Куин не винил ее, и нет, они не могли припарковаться незнамо где, на какой-то грунтовой дороге под соснами, и провести здесь всю ночь. Ему нужно было заехать на Стил Стрит, а потом отвезти ее в Боулдер, где Кид позаботиться о ее безопасности. Если все пойдет согласно плану, к полуночи Ропер получит назад свои кости, и МакКинни уйдут с лини огня. Она сможет вернуться к своей милой тихой жизни, а он – к поискам пентагоновского оружия с таким чувством, будто его только что сбил с ног циклон.

Реган МакКинни, Боже правый. Как, черт возьми, жизнь привела его к спорам в машине с Реган МакКинни?
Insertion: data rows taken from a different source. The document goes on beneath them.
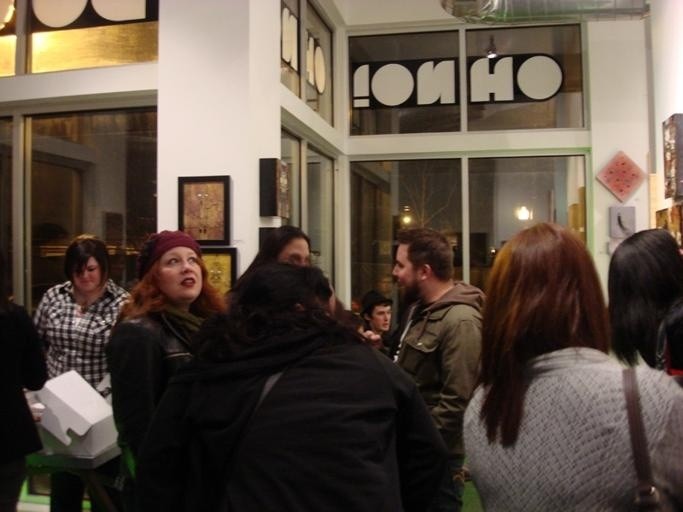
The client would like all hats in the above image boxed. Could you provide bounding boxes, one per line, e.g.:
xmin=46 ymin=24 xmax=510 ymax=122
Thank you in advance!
xmin=360 ymin=291 xmax=394 ymax=317
xmin=137 ymin=231 xmax=202 ymax=282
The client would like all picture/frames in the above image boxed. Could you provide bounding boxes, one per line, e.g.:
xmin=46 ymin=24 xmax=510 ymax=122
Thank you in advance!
xmin=178 ymin=176 xmax=238 ymax=294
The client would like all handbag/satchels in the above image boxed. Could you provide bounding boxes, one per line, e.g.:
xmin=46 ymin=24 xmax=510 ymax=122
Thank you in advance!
xmin=631 ymin=487 xmax=682 ymax=512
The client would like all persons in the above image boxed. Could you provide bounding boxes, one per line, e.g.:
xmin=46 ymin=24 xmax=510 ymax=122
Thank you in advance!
xmin=393 ymin=228 xmax=486 ymax=511
xmin=33 ymin=236 xmax=132 ymax=511
xmin=1 ymin=254 xmax=48 ymax=512
xmin=111 ymin=222 xmax=448 ymax=511
xmin=464 ymin=222 xmax=682 ymax=511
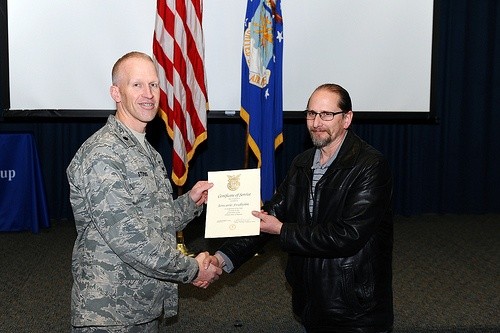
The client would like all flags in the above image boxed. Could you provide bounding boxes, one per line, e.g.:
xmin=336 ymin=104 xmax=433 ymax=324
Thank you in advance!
xmin=153 ymin=0 xmax=209 ymax=187
xmin=241 ymin=0 xmax=285 ymax=204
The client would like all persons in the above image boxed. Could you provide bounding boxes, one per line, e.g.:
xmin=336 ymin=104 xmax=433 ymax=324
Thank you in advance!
xmin=66 ymin=49 xmax=226 ymax=333
xmin=195 ymin=82 xmax=396 ymax=333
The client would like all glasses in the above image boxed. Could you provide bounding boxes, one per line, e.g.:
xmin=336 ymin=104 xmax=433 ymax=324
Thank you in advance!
xmin=303 ymin=109 xmax=345 ymax=120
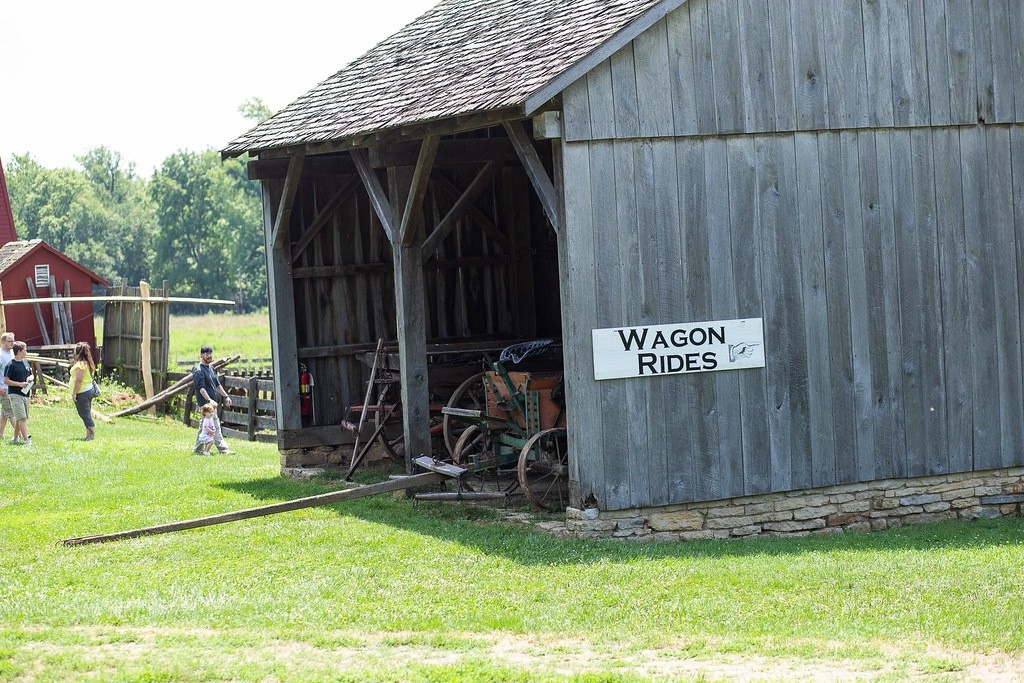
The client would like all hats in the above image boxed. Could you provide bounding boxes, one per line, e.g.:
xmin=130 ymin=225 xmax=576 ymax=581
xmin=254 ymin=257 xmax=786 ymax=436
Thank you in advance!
xmin=201 ymin=345 xmax=213 ymax=353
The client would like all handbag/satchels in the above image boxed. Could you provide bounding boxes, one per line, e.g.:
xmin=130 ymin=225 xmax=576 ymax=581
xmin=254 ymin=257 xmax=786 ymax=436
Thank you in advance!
xmin=92 ymin=380 xmax=102 ymax=397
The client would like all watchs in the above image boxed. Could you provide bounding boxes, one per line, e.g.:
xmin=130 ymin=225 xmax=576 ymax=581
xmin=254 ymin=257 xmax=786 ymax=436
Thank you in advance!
xmin=224 ymin=396 xmax=229 ymax=399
И почему он так адски взбешен по этому поводу?

Он испустил свой персональный вздох а-ля «в ад и обратно» и бросил взгляд на другую сторону Камаро.

– Ты не права, – сказал он, потому что верил в свои слова. Он сидел, и обдумывал все это, и понял, что она ошибается. – Я знаю тебя.

Может быть, он и психанул по поводу свадьбы и разъярился, узнав, за кого она вышла, но он не стал бы рисковать возвращением в тюрьму из-за кого-то, кого не знал.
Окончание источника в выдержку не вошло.